Can you tell I’m excited? In the two weeks leading up to the appointment (from the time of consultation), I had moments of doubt and despair. But every time, I realized that this was only sentimentality talking, and that I COULDN’T WAIT to feel the breeze on my neck. I think the last time my hair was even close to this short was in 1994, when I was still wearing timberlands with sundresses and playing with pogs

pouting like the model

And here I am, with my new "frenzied" cut, pouting with the fashion model who bears the same hairstyle. The stylists wanted to dye my hair like hers, and also to shave the nape of my neck, but I had to draw the line at a radically short cut.

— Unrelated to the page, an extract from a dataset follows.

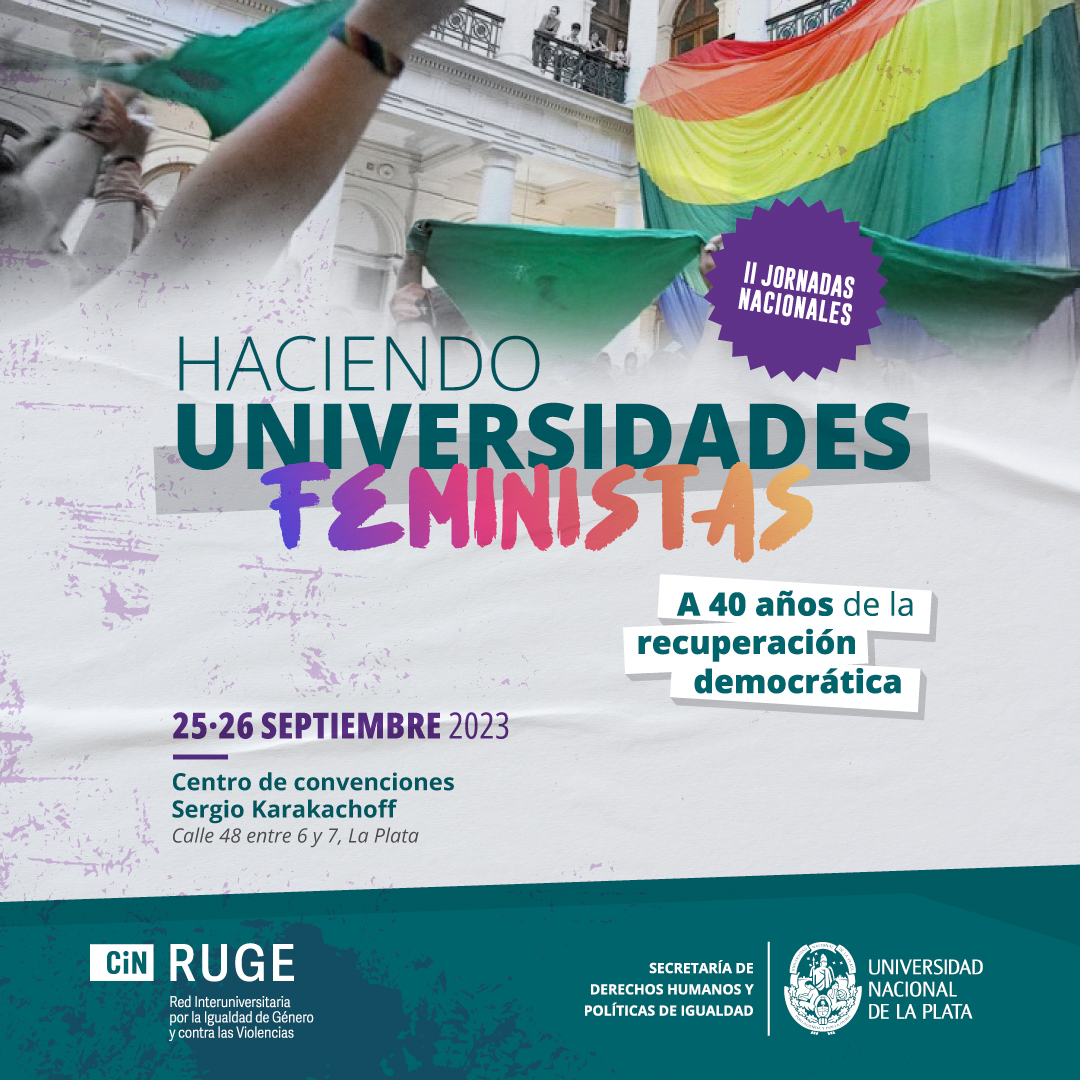 jornadas haciendo universidades feministas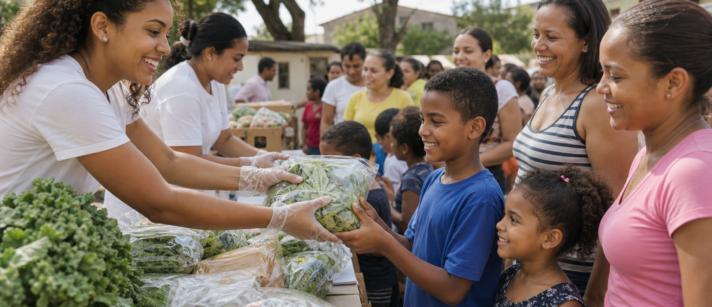 Family Food & Wellness Day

The experience was great. All the stylists wear funky clothes and fun cuts, which reminded me of Bang back in DC. The girl with the best English had long, curled, dyed hair, and faux eyelashes. The manager with slightly more broken English had a severe blunt cut, lensless horn-rimmed glasses, and wore a spandex minidress and suspenders in bright colors. All of the stylists wore platforms or shape-ups. They serve coffee in English teacups and I drank water from a large crystal goblet. 필립 (“PILL-up” aka Phillip) knew enough English to pose in the mirror and say “I’m sorry!” as he grinned and began hacking at my inch-plus-thick ponytail. He was a spiky-haired cutie in a purple cardigan and gray skinny jeans. After the initial hack and a relaxing shampoo, he spent at least an hour shaping, or should I say: whittling, my hair down to its present thinness (pausing once more to smile and apologize). To aid in the styling stages, he used a spray mousse and a sea salt spray that I LOVED. I smelled like the beach. Suspender lady kept coming over to play with my hair and encourage me with assurances of “FRENZY! you know, FRENZY!” Except it sounded more like “frengee” when spoken in her Korean accent.